I've imported my emails directly to a SQL server database. So I have one table with just blobs of unstructured data. And I also have a product table in my database.
Example:
Is there an efficient (or semi-reasonable) way to query to see if each SKU (product id) exists in that unstructured blob? I have 50K products, and 1K emails like this.
If it is not reasonable to do in TSQL, I would use Python/Regex, but this would be easier.
Lets assume that the data looks like this.

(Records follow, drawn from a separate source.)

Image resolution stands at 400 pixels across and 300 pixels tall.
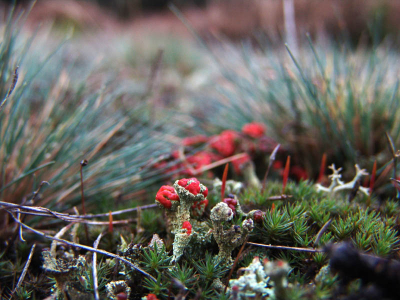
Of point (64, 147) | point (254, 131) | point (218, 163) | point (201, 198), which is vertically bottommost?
point (218, 163)

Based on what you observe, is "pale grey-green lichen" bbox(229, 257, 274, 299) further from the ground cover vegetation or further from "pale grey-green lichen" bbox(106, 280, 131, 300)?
"pale grey-green lichen" bbox(106, 280, 131, 300)

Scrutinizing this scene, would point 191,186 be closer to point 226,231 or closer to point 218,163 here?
point 226,231

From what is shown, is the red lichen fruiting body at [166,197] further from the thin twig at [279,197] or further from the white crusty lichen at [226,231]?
the thin twig at [279,197]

CREATE TABLE #email_content (email_blob nvarchar(max));
INSERT INTO #email_content (email_blob) VALUES ('Some content to extract a unique thing UniqueID123. More data, not structured');
CREATE TABLE #product_table (sku nvarchar(max));
INSERT INTO #product_table (sku)
VALUES ('UniqueID123')
, ('UniqueID456')
, ('UniqueID789')
, ('UniqueIDABC')
, ('UniqueIDDEF')
, ('UniqueIDGHI')
;
EDIT - this is my first crack at it. Though I don't know if it can be made more efficient
SELECT
[eco].[email_blob]
, [pta].[sku]
FROM #email_content eco
CROSS APPLY #product_table pta
WHERE [eco].[email_blob] LIKE '%' + [pta].[sku] + '%'